Stefanie Sycholt’s Themba: A Boy Called Hope, is to receive the Cinema for Peace Honorary Award for raising awareness for the fight against Aids on 19 September at the “Special evening for Africa’ event in New York.
This is the 6th award that Themba has won since the film was first presented to the public internationally in June 2010. Apart from being voted best film at a number of festivals, it also won the UNICEF Child Rights Film Award.
This South African-German co-production was produced by Brigid Ölen and Marlow de Mardt of DO Productions in South Africa and written and directed by South African-bord Munich based Sycholt.
DO Productions has partnered with Cinema for Peace to roll-out the Themba Grassroots Campaign which will take Themba to a broad audience throughout South Africa, reaching far beyond the cinemas into areas where people affected by HIV/AIDS will be able to have access to the film.
The Cinema for Peace Honorary Award is supported by Sir Bob Geldof, who calls the awards “the Oscars with Brains’. The Co-chair of the UN MDG (Millennium Development Goals) Advocacy Group Paul Kagame and the President of Ruanda will address the “Special evening for Africa’ audience with a Keynote Speech.
Cinema for Peace has been a worldwide initiative since 2002, promoting humanity through film and showcasing cinematic work, which highlights the human condition and human values. The Honorary Award is bestowed on a film or a person for outstanding commitment and dedication to peace building and human rights.

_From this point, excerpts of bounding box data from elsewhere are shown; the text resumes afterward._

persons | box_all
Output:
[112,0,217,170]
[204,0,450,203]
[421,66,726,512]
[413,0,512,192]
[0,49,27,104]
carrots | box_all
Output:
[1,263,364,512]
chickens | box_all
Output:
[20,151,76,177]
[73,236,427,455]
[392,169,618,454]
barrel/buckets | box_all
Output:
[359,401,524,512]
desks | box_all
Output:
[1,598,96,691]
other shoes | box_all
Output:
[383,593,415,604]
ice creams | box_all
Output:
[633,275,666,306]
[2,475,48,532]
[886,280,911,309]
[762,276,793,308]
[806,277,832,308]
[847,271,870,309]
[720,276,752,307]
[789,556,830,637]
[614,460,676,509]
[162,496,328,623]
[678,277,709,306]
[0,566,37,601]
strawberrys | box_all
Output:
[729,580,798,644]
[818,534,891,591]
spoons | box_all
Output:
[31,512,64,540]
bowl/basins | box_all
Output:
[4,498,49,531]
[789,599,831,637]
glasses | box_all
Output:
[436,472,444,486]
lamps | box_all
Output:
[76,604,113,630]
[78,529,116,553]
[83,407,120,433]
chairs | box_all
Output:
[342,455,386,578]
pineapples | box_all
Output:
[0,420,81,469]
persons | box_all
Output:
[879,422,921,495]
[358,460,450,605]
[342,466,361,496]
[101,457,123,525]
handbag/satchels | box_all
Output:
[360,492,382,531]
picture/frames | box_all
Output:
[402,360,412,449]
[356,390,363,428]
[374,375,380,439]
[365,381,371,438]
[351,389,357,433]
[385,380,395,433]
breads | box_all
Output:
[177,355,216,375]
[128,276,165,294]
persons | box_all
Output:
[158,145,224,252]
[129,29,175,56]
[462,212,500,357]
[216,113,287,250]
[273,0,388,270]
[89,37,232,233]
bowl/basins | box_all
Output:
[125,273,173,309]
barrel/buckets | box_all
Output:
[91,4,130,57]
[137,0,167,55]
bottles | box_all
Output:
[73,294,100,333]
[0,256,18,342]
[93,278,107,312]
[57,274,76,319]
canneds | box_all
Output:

Jaka Bizilj, Chairman of the Board and Founder of the Cinema for Peace Foundation said: “Themba is a wonderful and entertaining film, that strikes a cord with its audience. With its themes of family, poverty and soccer the film is able to tell a story about Aids that entertains and educates the audience at the same time. It’s an emotional plea for an open way of dealing with Aids.’
Former Cinema For Peace award-winners and presenters include Nobel Peace Prize Laureate Mikhail Gorbachev, filmmakers such as Clint Eastwood and Michael Winterbottom and actors such as George Clooney and Ben Kingsley.